In November 1885, when he left the Lycée, he joined Roussel at the studio of painter Diogène Maillart. There, Roussel and Vuillard learned the rudiments of painting. In 1885 he took courses at the Académie Julian, and frequented the studios of the prominent and fashionable painters William-Adolphe Bouguereau and Robert-Fleury. He failed in the competitions to enter the École des Beaux-Arts in February and July 1886 and again in February 1887. In July 1887, the persistent Vuillard was accepted, and was placed in the course of Robert-Fleury, then in 1888 with the academic history painter Jean-Léon Gérôme.
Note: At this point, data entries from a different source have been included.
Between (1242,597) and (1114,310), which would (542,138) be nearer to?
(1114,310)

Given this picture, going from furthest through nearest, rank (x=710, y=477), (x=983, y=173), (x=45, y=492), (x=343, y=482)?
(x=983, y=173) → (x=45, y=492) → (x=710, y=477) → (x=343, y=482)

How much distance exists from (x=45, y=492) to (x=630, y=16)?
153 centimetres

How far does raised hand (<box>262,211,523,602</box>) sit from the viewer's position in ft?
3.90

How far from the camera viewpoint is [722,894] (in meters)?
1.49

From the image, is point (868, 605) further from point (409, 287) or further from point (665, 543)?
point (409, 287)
Late in 1889 he began to frequent the meetings the informal group of artists known as Les Nabis, or The prophets, a semi-secret, semi-mystical club which included Maurice Denis and some of his other friends from the Lycée. In 1888 the young painter Paul Sérusier had traveled to Brittany, where, under the direction of Paul Gauguin, he had made a nearly abstract painting of the seaport, composed of areas of color. This became The talisman, the first Nabi painting. Serusier and his friend Pierre Bonnard, Maurice Denis and Paul Ranson, were among the first Nabis of nabiim, dedicated to transforming art down to its foundations. In 1890, through Denis, Vuillard became a member of the group, which met in Ransom’s studio or in the cafes of the Passage Brady. The existence of the organisation was in theory secret, and members used coded nicknames; Vuillard became the Nabi Zouave, because of his military service.
“We perceive nature through the senses which give us images of forms, sounds, colours, etc.” he wrote on 22 November 1888, shortly before he became a Nabi. “A form or a colour exists only in relation to another. Form does not exist on its own. We can only conceive of the relations.” In 1890 he returned to the same idea: “Let’s look at a painting as a set of relations that are definitely detached from any idea of naturalism.”
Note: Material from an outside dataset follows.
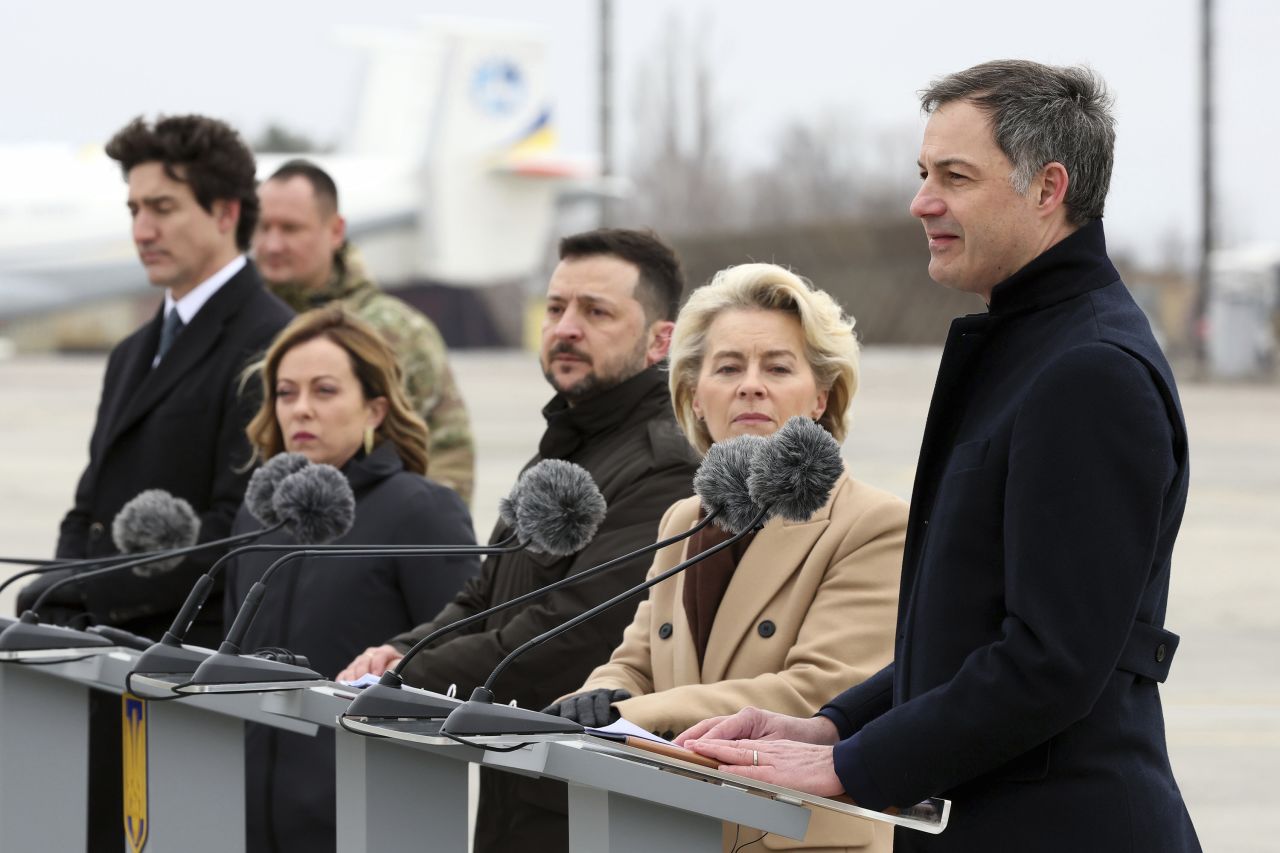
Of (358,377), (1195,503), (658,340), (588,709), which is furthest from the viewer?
(1195,503)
Japanese prints influenced his work in the negation of depth, the simplicity of forms, and strongly contrasting colours. The faces were often turned away, and drawn with just a few lines. There was no attempt to create perspective. Vegetal, floral and geometric designs in the wallpaper or clothing were more important than the faces. In some of Vuillard’s works, the persons in the paintings almost entirely disappeared into the designs of the wallpaper. The Japanese influence continued in his later, post-Nabi works.
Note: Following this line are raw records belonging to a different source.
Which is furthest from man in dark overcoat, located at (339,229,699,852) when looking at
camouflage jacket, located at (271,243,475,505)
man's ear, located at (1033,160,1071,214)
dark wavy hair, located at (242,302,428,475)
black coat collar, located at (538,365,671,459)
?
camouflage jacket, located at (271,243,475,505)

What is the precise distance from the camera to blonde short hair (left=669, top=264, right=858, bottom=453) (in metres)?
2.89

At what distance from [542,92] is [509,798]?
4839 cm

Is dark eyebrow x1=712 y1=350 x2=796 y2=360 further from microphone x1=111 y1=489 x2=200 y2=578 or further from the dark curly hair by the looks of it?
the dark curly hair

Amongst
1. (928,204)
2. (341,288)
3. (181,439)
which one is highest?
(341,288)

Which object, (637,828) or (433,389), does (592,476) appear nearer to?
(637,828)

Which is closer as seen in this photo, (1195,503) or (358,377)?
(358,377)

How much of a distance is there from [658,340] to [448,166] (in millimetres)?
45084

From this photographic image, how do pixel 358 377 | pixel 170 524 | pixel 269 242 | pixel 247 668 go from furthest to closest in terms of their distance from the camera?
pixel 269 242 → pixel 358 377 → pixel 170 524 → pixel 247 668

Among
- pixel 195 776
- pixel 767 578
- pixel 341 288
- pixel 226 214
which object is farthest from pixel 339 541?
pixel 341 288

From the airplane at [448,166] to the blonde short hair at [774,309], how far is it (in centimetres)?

The Nabis went their separate ways after their exposition in 1900. They had always had different styles, though they shared common ideas and ideals about art. Vuillard gradually abandoned the close, crowded and dark interiors he had painted before 1900, and began to paint more outdoors, with natural light. He continued to paint interiors, but the interiors had more light and colour, more depth, and the faces and features were clearer. The effects of the light became primary components of his paintings, whether they were interior scenes or the parks and streets of Paris. He gradually returned to naturalism. After 1920 he was increasingly occupied painting portraits for wealthy and distinguished Parisians. He preferred to use the a la collie sur toiel, or distemper technique, which allowed him to create more precise details and richer colour effects. In 1940, he completed his last two portraits. He suffered from pulmonary difficulties, and traveled to La Baule in Loire-Atlantique to restore his health. He died there on 21 June 1940.